Ca fait 2 ans que mon pote Pascal m'a recontacté sur Facebook, et je crois bien que j'ai besoin de parler de ça.

Dans mes souvenirs, mon amitié avec Pascal remonte à la maternelle, sur la photo de classe de 3eme section de maternelle, on est tous 2 présents. J'avais envie de lui parler, qu'il soit mon copain, et ça s'est fait. C'est une des joies de mon enfance. Après, on ne s'est pas toujours retrouvé dans la même classe à l'école primaire, mais on passait des moments ensemble à la récré, jouer aux billes, ou faire des conneries avec son grand frère Gérald. Une dont je me rappelle, c'est une récré où il pleuvait, et j'ai couru au milieu de la cour en criant. La directrice de l'école m'a alors hurlé dessus pour me faire prendre conscience que j'étais le seul au milieu de la cour sous la pluie. Un autre souvenir, c'est dans le train vers Rocamadour, c'était un train de nuit, et j'avais fait nuit blanche dans le train à raconter des conneries. Enfin, la vie était belle, il habitait un peu plus loin dans ma rue, et on rentrait ensemble de l'école, on se racontait nos vies, il avait une amoureuse. Et c'est là qu'est arrivé le drame. Du jour au lendemain, il a disparu.

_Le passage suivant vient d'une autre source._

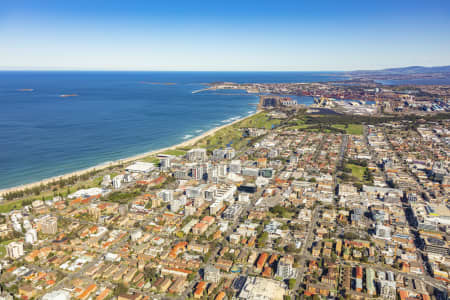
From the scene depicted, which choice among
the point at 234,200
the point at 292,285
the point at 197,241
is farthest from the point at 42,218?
the point at 292,285

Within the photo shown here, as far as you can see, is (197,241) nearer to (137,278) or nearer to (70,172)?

Je ne sais plus combien de temps après, sans trop de nouvelles, à part que visiblement, sa mère et lui étaient partis loins, qu'un après midi de sport, en allant faire de l'endurance, Laure, son amoureuse n'arrivait pas à trouver son pouls, et là j'ai dit : "c'est normal elle a le coeur brisé". En fait, moi aussi. J'avais 9 ou 10 ans. Quand mon frère chantait "Coco", c'est l'histoire d'un copain qui s'appelait coco. Le seul fait d'employer le passé dans cette phrase me faisait pleurer.

Sans nouvelles, les plaies de l'enfance se referment, et Patrick Bruel qui disait rendez-vous dans 10 ans me donnait de l'espoir. De nouvelles rencontres, de nouveaux amis, au collège, puis au Lycée. Je ne sais pas comment cela s'est fait, mais une camarade de classe avait connu Pascal et son frère, visiblement plus son frère que Pascal, qu'elle décrivait comme un petit con. Je n'ai pas poussé trop loin l'investigation, elle venait de loin, ne semblait pas réellement en savoir beaucoup plus.

Je me suis inscrit sur CopainsDavant, sur Facebook, mis en ligne avec un blog, cherché un peu sur Google, mais avec un nom comme le sien, pas facile de le retrouver, j'espérais donc qu'il me retrouve, lui. Et c'est ce qui s'est passé, voilà 2 ans !!!

Il m'a contacté donc, on a parlé un bon moment sur Facebook, on a échangé quelques souvenirs, demandé quelques nouvelles et convenu de nous revoir. La prochaine fois que je remonterais voir ma mère, je le recontacterais et on essaierait de se voir. Ce qui fut fait. Forcément le moment fut un peu étrange. Cet ami disparu pour moi n'était plus celui que j'avais fini par idéaliser. Heureusement le décalage n'était pas si important, et la soirée s'est bien passée. SImplement, j'ai beau vouloir croire que je n'ai pas changé, ce qu'on attend d'un ami quand on a 10 ans, n'est plus ce qu'on attend d'un ami 30 ans après s'être rencontrés. Surtout, en apprenant l'histoire, que sa mère est effectivement partie du jour au lendemain, arrachant ses enfants à leurs amis, que le moment a du être bien difficile, que lui a finalement bien plus souffert que nous, que moi. Pof, blackout.

C'est triste, mais cette enfance qu'on aurait pu vivre, elle est définitivement perdue, je n'aurais sans doute pas grand chose à voir avec ce que je suis maintenant, et c'est assez troublant. L'influence de son départ sur le reste de ma vie est loin d'être anodine, l'influence de sa réapparition aussi. Ces événements du passé étaient enfin expliqués, cet étape dans ma vie, je ne suis pas sûr d'en avoir pris conscience, je n'ai jamais eu le courage en tout cas de l'écrire. Alors qu'en vérité ça m'a réellement touché.

Donc merci Pascal pour le courage que tu as eu de me recontacter, et désolé d'avoir mis tant de temps à donner de mes nouvelles.